CommentaireLa surenchère de l’UDC contre les drag-queens
Sous prétexte de vouloir protéger les enfants du «wokisme», l’UDC genevoise veut leur interdire des lectures de contes. Absurde.
- par
- Eric Felley
«Pour plus de liberté, votez UDC!» martèle le slogan du parti. Et pour moins de liberté, votez aussi pour l’UDC… Depuis quelques mois, les questions de genre tarabustent les élus du parti. Ils ciblent notamment les lectures de contes faites aux enfants par des drag-queens. Jean-Luc Addor (UDC/VS) a même interpellé à ce sujet le Conseil fédéral en juin dernier. Ce dernier lui a répondu brièvement que les bibliothèques étaient libres de programmer ce qu’elles voulaient.
Mais la section UDC de Genève ne l’entend pas de cette oreille. Elle veut défendre au Grand Conseil une motion pour interdire «la participation de mineurs de moins de 16 ans aux lectures, spectacles et autres représentations publiques ou privées animés par des hommes travestis en femmes». C’est large. Avec ce type d’interdiction, on se croirait plutôt en Iran que dans la Genève internationale des droits humains.

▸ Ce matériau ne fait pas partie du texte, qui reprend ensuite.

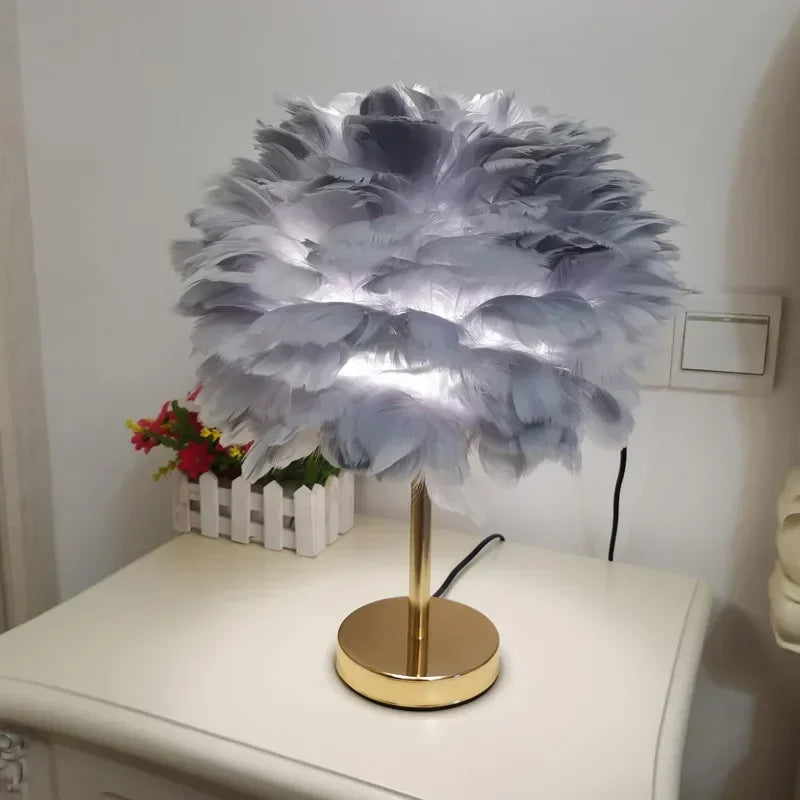 Modern Feather Table Lamp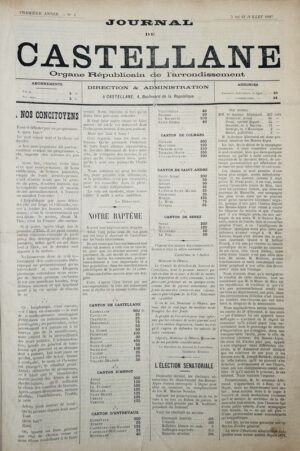 Journal de Castellane. Organe républicain de l'arrondissement.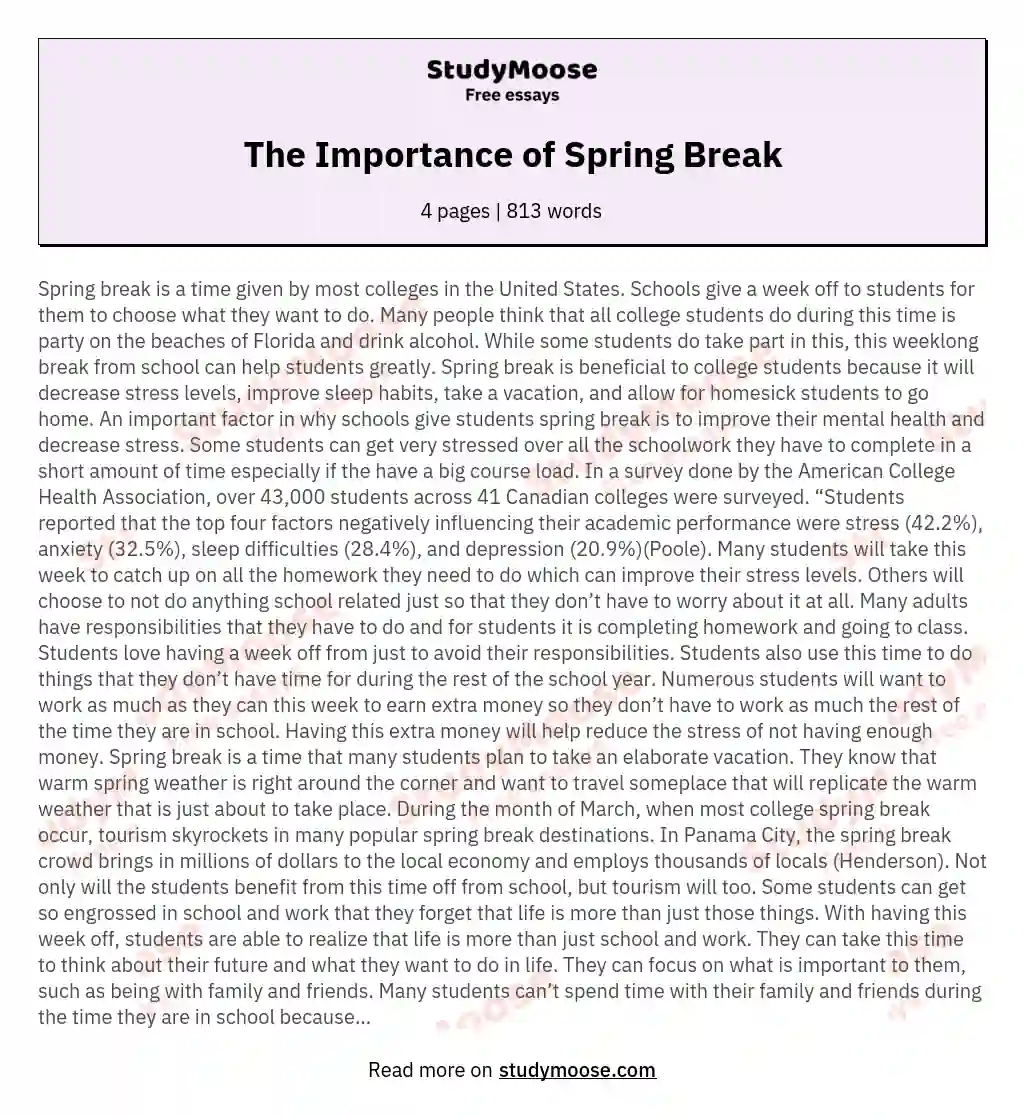 The Importance of Spring Break essay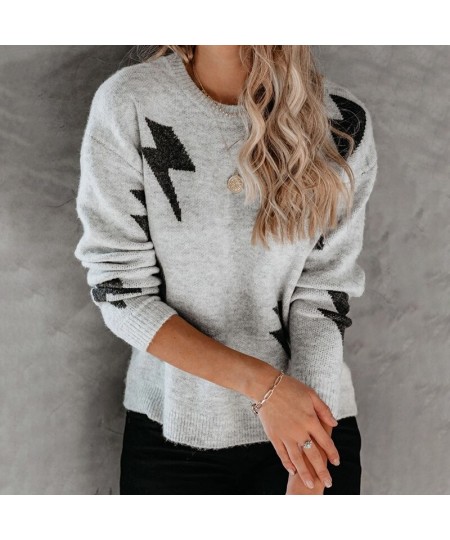 2023 Spring New Knitwear Women's Printed Round Neck Sweater Women $43.73 - Tops & Tees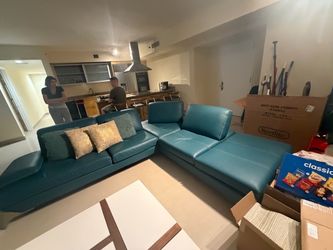 Leather teal L-Shaped Couch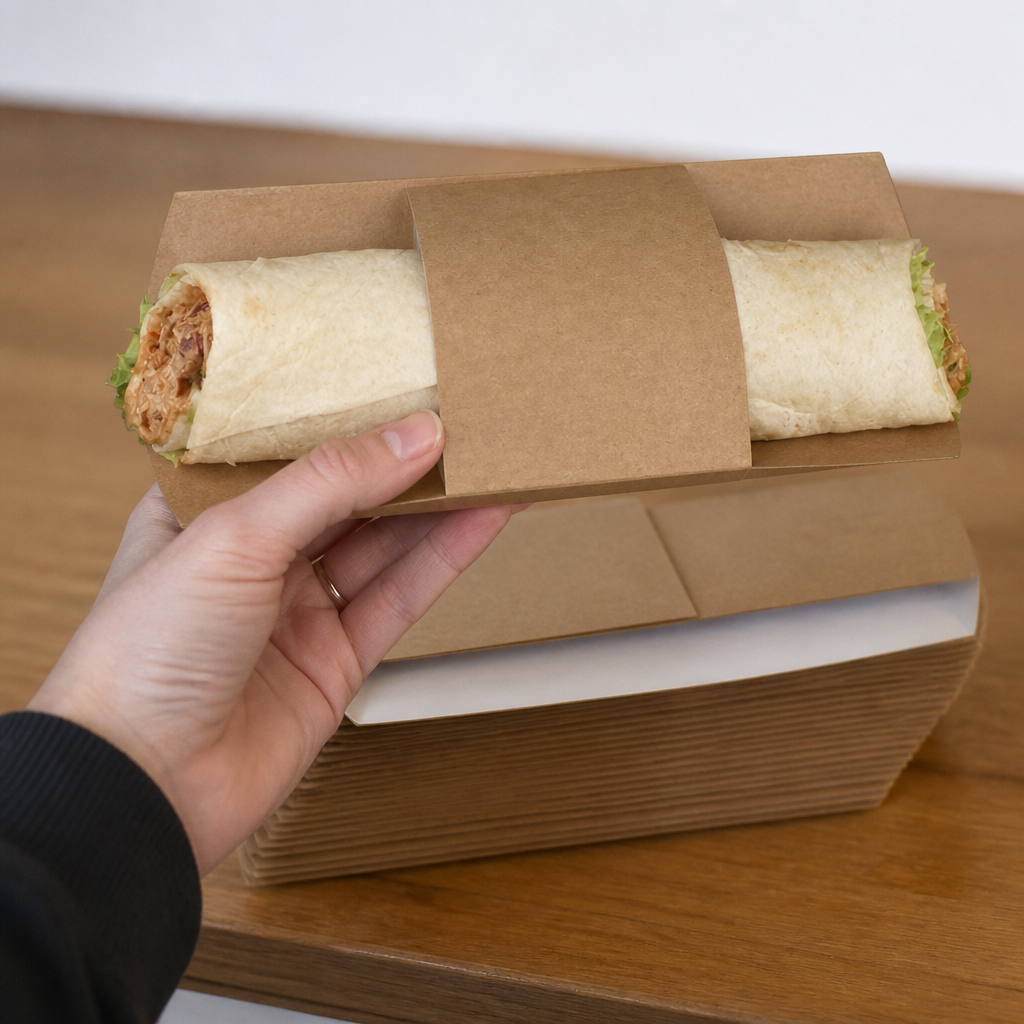 Compostable Kraft Tortilla Sleeves 225x103mm in a pack of 1000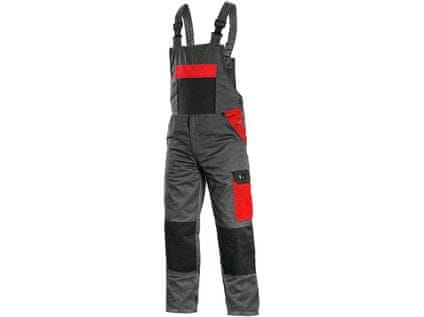 CXS Delovne hlače z oprsnikom PHOENIX CRONOS, moške, sivo-rdeče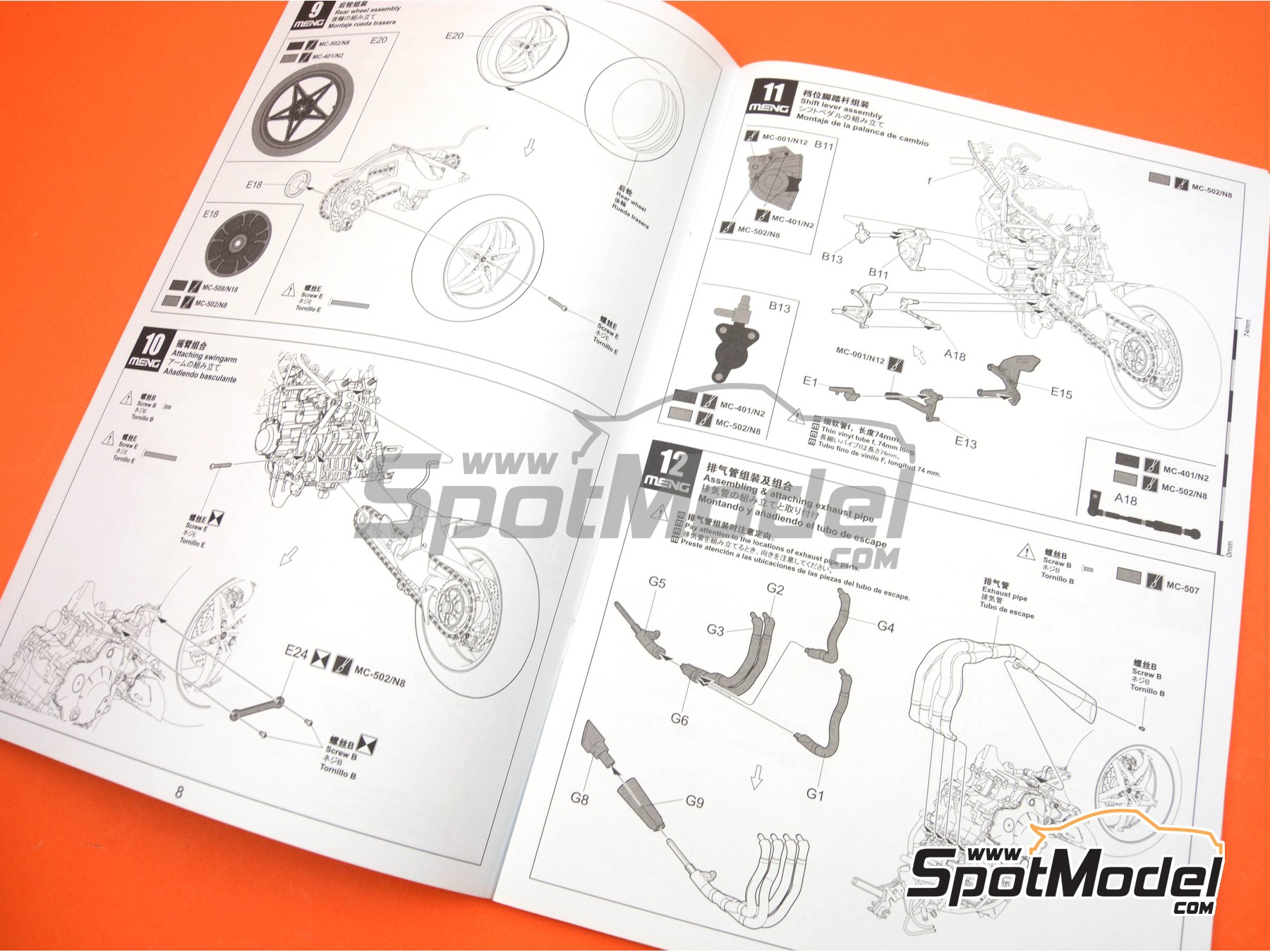 Image 28: Kawasaki Ninja H2R | Motorbike scale model kit in 1/9 scale manufactured by Meng Model (ref. MT-001, also 4897038552221)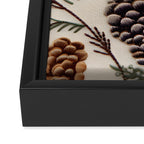 Rustic Christmas Pinecones Framed Canvas Print Gallery Image 3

Mais pour l’UDC et sa conseillère nationale Céline Amaudruz (UDC/GE), il s’agit de lutter contre le «wokisme», qui se cache insidieusement dans ces lectures peuplées de gentils hermaphrodites politisés.
Discrimination
Cela dit, ne s’appliquant qu’aux hommes, la disposition proposée par l’UDC est contraire à l’article 8 de la Constitution fédérale sur l’égalité et à sa loi, art. 3: «Il est interdit de discriminer les travailleurs à raison du sexe, soit directement, soit indirectement, notamment en se fondant sur leur état civil ou leur situation familiale…» Or, pour certains, Drag Queen est un métier de scène comme un autre.
Ensuite, la proposition est absurde. En visant les «hommes travestis en femmes». l’UDC oublie qu’une femme peut tout aussi bien se déguiser en drag-queen (on y verrait que du feu) et raconter les mêmes histoires à rêvasser qu’un homme. À moins d’aller contrôler sous chaque jupon, il faudrait donc aussi interdire les femmes travesties en femmes!
Et les étrangers?
On l’a compris, l’UDC cherche à censurer un contenu qu’il juge politique et qui ne lui convient pas. Mais aujourd’hui, s’il fallait protéger les mineurs de moins de 16 ans, il faudrait plutôt les préserver des annonces de l’UDC dénoncées par la Commission fédérale contre le racisme pour leurs incitations xénophobes. Éduquer nos enfants dans la peur de l’étranger est-il pertinent pour les aider à créer du lien social? Probablement beaucoup moins que lorsqu’ils sont assis en rond à écouter des fables.